Mr. Steinhardt founded Steinhardt Fine Berkowitz in 1967 when he was 26 years old. In the next three decades his fund, later renamed Steinhardt Partners, boasted average annual returns of nearly 25%...
Now, hedge funds that make [4%] over T-bill rates are doing great. It's crazy. That's why the field of money management is today the most highly compensated field in the world times three. There's no close second. There's no close third. And I think the expectations inherent in that sort of compensation are absurdly unrealistic.
...I do think there are a lot of inexperienced mangers running hedge funds today. There are a lot of people who do not have a history of superior performance over a long period.
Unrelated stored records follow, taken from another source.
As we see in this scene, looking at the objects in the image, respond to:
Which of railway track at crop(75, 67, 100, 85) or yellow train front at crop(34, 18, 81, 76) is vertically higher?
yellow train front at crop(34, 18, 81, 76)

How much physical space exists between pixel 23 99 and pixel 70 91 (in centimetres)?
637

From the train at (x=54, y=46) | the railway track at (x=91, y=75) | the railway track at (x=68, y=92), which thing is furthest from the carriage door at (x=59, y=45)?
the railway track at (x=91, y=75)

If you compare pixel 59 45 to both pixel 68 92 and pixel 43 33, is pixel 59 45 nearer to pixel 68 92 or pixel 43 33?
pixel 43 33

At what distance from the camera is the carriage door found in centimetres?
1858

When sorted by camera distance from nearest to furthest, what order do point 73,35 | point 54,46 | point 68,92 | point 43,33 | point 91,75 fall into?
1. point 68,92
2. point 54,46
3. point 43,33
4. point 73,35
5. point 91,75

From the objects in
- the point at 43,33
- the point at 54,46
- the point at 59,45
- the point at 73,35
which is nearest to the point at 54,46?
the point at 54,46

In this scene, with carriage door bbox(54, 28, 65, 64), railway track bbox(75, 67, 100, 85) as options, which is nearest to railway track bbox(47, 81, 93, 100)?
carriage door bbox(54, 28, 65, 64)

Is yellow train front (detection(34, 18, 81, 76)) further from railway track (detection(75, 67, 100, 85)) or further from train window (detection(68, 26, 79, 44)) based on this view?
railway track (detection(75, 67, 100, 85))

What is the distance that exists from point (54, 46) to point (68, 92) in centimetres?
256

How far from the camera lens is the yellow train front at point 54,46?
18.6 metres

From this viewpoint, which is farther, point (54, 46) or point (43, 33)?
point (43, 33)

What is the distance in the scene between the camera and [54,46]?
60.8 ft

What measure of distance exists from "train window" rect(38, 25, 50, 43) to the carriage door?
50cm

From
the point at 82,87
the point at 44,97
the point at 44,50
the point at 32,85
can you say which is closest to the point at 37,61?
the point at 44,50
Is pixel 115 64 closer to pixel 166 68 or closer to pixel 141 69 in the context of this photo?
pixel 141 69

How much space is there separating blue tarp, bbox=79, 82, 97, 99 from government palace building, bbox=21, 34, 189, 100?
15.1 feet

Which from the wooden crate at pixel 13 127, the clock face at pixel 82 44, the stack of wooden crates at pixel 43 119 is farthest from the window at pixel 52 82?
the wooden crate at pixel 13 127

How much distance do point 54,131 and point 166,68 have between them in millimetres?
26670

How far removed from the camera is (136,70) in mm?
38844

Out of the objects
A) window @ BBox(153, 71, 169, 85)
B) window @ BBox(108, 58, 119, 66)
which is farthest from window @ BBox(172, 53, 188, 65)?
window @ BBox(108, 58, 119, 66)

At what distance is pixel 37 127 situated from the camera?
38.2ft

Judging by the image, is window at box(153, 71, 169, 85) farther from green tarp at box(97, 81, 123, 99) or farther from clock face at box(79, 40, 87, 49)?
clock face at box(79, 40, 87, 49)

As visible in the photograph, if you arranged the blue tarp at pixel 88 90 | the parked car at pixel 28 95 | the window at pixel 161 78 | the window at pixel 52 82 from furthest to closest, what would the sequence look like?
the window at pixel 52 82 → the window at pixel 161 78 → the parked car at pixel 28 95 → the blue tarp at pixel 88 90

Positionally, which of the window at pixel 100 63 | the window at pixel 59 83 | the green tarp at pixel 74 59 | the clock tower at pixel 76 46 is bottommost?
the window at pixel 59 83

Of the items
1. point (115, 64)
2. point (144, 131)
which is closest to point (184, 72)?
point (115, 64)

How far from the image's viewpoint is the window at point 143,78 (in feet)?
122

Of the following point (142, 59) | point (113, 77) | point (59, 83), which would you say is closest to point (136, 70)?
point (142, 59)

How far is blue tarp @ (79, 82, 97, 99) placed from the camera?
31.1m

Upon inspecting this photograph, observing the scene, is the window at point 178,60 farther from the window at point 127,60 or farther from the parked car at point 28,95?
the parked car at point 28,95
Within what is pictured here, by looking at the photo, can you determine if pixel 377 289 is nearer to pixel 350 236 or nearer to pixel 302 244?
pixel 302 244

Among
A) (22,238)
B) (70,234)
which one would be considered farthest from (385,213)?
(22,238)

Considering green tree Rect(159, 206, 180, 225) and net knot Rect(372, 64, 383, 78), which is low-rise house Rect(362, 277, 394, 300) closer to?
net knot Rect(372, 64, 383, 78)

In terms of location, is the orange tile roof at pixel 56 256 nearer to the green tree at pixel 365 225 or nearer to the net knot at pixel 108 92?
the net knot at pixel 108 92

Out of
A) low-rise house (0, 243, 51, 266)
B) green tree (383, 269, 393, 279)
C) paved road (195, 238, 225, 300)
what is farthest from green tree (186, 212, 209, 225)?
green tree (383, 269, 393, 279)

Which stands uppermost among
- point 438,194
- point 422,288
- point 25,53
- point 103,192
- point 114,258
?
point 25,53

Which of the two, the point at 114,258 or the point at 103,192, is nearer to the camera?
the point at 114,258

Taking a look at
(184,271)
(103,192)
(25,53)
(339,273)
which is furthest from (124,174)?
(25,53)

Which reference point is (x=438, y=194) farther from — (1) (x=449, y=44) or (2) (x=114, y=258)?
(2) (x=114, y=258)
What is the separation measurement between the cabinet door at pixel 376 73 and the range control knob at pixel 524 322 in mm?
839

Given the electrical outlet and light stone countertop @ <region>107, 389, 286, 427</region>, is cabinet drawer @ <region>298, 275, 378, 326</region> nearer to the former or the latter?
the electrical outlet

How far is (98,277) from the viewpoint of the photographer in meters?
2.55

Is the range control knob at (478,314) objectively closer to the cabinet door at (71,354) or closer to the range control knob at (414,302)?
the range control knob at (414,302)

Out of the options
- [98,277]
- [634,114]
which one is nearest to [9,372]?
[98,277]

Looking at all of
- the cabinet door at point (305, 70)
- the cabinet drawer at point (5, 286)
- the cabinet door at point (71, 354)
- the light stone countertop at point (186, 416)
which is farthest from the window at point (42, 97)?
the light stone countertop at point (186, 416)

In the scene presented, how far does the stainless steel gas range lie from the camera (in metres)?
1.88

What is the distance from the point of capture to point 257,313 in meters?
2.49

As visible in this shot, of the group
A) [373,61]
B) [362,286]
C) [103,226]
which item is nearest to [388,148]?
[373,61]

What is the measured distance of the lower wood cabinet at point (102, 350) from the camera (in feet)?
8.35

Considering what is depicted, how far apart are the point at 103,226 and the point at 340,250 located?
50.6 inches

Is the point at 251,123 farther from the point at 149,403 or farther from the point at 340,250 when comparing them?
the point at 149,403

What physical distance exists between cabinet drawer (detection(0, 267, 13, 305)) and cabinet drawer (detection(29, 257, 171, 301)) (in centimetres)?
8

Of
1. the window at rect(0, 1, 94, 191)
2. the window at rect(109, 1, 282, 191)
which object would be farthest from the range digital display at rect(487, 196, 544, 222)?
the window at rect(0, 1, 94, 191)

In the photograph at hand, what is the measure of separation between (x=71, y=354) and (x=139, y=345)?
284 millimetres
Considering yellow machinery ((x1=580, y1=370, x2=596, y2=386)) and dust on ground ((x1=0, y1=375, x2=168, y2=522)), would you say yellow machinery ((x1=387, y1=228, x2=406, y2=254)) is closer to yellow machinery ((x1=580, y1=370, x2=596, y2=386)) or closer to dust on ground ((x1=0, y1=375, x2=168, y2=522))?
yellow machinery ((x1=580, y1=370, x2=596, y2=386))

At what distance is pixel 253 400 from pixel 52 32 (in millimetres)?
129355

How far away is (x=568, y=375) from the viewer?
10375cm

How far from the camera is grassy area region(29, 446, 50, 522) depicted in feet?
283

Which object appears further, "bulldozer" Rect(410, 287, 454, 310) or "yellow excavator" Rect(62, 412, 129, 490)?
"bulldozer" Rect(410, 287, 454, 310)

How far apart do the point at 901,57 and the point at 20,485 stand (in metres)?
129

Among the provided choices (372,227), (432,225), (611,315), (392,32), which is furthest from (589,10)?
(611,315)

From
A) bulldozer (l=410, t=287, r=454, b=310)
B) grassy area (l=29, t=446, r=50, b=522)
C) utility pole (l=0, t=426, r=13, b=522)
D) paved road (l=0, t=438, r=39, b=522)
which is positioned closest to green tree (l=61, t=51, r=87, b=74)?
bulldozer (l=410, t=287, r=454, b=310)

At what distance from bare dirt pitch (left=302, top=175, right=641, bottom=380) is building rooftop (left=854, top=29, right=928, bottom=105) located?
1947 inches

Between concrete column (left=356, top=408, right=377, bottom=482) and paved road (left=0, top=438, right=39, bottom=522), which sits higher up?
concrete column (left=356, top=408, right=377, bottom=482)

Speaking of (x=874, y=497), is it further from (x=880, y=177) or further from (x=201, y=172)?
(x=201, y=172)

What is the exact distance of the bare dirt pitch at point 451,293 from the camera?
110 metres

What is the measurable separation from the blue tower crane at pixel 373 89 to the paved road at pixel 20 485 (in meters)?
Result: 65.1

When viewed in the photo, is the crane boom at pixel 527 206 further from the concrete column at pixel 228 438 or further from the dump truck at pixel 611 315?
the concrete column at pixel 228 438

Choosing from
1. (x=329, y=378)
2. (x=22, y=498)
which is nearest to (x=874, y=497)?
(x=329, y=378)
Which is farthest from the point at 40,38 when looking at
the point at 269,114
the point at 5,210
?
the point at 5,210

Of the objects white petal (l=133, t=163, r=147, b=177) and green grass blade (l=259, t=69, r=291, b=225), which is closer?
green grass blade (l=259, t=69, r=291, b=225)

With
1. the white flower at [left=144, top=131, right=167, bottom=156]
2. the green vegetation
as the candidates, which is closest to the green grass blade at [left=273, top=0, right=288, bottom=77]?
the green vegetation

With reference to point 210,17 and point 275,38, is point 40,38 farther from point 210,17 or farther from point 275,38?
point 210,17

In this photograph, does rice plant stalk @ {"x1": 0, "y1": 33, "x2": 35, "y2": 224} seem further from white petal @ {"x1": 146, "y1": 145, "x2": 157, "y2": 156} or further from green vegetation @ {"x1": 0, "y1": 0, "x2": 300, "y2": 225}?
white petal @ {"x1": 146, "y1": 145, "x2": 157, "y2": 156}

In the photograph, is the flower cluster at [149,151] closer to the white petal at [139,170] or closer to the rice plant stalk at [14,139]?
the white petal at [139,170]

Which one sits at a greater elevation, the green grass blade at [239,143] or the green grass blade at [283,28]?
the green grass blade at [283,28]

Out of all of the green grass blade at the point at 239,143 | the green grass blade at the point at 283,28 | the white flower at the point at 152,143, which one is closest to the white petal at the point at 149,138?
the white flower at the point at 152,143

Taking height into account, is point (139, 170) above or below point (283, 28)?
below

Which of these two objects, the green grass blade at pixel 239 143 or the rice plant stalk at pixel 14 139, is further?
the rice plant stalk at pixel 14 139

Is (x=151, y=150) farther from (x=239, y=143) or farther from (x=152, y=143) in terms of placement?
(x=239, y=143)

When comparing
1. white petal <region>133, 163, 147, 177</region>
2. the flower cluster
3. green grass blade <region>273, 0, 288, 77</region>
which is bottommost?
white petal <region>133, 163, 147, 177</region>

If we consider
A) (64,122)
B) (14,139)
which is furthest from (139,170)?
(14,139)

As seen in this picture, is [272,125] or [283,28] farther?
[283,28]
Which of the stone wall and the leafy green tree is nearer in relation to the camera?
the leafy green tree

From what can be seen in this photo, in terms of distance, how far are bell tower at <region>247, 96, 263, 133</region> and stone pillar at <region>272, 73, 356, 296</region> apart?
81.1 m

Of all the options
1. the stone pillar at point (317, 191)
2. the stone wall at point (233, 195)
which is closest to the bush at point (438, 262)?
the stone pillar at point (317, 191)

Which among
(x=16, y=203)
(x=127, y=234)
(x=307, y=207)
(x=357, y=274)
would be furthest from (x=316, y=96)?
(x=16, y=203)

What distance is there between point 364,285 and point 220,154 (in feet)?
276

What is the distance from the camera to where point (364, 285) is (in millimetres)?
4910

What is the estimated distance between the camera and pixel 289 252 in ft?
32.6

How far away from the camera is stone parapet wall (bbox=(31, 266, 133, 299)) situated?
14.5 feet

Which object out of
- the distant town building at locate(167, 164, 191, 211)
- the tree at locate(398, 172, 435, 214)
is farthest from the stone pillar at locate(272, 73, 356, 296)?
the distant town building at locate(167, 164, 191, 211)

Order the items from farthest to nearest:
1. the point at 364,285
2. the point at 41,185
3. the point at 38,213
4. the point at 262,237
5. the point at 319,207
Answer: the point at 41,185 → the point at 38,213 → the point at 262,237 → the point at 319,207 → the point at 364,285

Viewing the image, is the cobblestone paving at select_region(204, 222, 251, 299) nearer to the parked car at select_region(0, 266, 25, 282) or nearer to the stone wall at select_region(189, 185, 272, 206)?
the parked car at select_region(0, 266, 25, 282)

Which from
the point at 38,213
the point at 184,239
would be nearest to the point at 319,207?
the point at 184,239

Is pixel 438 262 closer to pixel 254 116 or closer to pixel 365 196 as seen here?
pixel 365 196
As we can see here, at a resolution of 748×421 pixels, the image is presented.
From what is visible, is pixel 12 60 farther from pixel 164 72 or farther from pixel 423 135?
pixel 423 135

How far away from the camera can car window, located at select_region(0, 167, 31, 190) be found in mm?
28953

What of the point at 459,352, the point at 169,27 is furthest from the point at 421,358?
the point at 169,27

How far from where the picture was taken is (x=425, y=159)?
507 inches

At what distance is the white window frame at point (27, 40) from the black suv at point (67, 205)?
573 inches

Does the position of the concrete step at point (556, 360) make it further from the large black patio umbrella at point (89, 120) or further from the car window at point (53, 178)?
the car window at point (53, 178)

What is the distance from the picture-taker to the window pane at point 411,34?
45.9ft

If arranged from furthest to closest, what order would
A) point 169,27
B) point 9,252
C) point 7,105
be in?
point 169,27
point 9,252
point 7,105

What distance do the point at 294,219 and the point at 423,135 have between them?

While certainly a long period of successful performance is no guarantee for the future, it gives a reasonable amount of comfort. But the fact that you've got a lot of young people running hedge funds whom I wouldn't be comfortable with, that makes one a little bit wary.
Compare to Charlie Munger, another billionaire and Warren Buffet's longtime partner:
I regard the amount of brainpower going into money management as a national scandal.
We have armies of people with advanced degrees in physics and math in various hedge funds and private-equity funds trying to outsmart the market. A lot of you older people in the room can remember when none of these people existed.
and Carl Fox (Martin Sheen, playing Charlie Sheen's father in Oliver Stone's Wall Street):
Carl Fox: Stop going for the easy buck and start producing something with your life. Create, instead of living off the buying and selling of others.